> **SOURCE DOCUMENT**
----------

WORK to improve Poole Hospital's emergency department is set to begin next week, health bosses say.
A new resuscitation area is being built, which hospital chiefs say will be better suited to the care of ill patients with infectious diseases.
As part of the project, the current emergency department reception and waiting area will be demolished for a new four-bed resus area with isolation rooms.
Bruce Hopkins, matron of emergency and urgent care at Poole Hospital, said: "We look forward to having the additional facilities this project will provide, which will allow us to see and treat patients quicker, and in a more appropriate environment.
"For the foreseeable future, patients needing emergency assistance are encouraged to use alternative options as appropriate, particularly the NHS 111 First service, where they will be given a booked appointment.
"'Walk-ins’ will still be seen, but as there will be disruption and delay during these construction works, all patients should only attend in a genuine emergency.”
The hospital's ambulatory care (outpatients) area will also be upgraded during the project.
A spokesman for University Hospitals Trust says, as most patients are seen in the hospital's Urgent Treatment Centre (UTC), it is hoped there will be minimal disruption to patient care during the period.

----------

> **ENTRIES SHOWN**

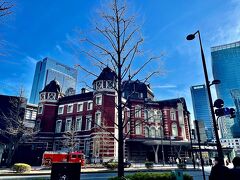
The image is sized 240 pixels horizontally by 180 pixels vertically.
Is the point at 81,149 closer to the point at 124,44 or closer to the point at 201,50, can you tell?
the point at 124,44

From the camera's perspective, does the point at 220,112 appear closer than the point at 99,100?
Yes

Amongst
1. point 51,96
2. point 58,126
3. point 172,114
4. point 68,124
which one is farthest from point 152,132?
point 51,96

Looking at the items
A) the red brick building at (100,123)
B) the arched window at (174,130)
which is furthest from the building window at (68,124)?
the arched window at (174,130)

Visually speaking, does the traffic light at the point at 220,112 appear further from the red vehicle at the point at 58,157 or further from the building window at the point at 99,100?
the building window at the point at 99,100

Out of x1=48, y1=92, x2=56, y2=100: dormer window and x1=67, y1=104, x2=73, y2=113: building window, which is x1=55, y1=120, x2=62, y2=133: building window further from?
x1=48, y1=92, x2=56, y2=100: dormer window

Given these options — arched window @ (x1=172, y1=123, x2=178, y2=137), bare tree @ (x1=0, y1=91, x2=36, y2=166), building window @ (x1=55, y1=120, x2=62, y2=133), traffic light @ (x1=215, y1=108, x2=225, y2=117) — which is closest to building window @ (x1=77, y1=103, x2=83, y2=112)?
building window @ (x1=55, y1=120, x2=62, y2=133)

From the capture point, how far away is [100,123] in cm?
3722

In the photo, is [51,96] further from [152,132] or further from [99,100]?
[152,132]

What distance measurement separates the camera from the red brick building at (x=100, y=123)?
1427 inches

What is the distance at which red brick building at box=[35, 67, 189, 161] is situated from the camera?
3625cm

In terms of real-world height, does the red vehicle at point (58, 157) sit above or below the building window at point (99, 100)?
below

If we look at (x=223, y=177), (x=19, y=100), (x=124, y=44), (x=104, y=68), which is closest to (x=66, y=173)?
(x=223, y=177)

----------

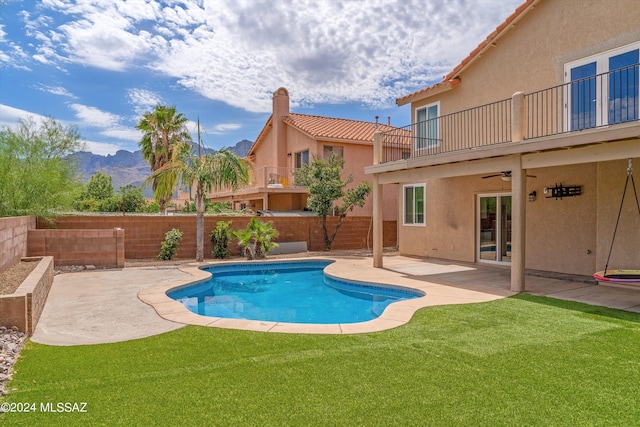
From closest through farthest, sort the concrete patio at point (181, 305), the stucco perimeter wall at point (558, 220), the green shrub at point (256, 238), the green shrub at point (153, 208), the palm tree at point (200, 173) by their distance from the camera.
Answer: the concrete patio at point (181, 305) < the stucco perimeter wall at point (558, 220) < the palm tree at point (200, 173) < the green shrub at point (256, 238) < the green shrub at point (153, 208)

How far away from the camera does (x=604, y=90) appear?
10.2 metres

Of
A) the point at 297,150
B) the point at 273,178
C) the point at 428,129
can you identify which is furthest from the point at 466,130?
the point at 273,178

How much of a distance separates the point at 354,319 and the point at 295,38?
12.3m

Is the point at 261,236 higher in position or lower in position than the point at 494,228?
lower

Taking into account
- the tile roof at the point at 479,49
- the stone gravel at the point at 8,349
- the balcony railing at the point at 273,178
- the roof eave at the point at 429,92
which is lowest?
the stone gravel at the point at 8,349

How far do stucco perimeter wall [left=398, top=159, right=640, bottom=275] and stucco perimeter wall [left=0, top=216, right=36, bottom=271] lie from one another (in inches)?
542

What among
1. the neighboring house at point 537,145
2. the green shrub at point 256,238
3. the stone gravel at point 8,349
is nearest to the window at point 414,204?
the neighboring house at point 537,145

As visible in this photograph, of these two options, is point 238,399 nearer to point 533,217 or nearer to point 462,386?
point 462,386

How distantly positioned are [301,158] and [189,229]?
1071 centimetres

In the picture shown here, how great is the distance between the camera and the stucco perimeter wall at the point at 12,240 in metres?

----------

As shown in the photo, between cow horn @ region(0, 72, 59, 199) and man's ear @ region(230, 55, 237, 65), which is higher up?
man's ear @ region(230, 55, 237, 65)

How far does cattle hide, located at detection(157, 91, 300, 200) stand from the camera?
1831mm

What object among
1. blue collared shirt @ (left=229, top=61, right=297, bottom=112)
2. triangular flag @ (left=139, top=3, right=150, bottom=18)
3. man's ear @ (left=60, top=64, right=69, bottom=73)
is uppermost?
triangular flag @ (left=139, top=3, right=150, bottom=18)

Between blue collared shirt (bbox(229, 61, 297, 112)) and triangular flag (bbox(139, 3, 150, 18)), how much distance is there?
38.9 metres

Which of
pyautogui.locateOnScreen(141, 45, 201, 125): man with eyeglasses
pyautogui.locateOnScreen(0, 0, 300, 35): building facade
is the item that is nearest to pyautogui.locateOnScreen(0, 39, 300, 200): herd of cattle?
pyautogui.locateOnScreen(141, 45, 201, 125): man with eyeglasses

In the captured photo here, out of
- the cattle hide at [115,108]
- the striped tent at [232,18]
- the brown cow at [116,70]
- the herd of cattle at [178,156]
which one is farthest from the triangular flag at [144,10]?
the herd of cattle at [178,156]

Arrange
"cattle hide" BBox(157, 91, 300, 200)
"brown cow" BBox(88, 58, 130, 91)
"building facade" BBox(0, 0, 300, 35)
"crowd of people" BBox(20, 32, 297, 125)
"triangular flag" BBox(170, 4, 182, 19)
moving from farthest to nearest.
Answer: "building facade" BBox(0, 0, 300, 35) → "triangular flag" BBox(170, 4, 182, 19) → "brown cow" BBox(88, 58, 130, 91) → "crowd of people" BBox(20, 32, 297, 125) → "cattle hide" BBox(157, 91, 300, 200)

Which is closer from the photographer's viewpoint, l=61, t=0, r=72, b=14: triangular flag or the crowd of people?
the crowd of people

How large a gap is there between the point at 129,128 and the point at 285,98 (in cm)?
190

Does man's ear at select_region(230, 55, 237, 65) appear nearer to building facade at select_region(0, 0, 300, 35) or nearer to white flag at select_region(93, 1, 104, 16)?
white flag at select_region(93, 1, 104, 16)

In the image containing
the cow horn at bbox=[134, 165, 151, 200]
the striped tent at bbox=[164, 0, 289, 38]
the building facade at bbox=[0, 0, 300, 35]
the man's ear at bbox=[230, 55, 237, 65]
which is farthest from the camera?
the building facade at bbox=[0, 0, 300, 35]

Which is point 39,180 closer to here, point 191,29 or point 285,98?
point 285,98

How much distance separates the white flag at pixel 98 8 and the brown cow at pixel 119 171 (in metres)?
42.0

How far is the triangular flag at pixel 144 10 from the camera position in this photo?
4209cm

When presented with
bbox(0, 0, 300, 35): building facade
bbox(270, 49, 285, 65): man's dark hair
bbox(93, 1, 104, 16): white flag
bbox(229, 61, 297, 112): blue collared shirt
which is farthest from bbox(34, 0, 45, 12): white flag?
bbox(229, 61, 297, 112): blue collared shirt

----------

> **AIM OF THE TASK**
Continue the news report above on the building work at Poole Hospital's emergency department, starting after its last sentence.

> **TASK RESPONSE**
Work is scheduled to start on Monday, February 15, continuing until early May.
As part of the merger of the Poole and Royal Bournemouth and Christchurch hospital trusts into University Hospitals Trust, which completed last October, the Royal Bournemouth Hospital will eventually become a major emergency centre, with Poole Hospital having an increased focus on planned treatment.
However, the change of hospital services are expected to take around six years to come into full effect.
During the work starting at Poole Hospital next week there will be no pedestrian access directly into the emergency department.
All patients needing to attend the UTC are being asked to use the hospital's north entrance.
Ambulance arrivals will be unaffected.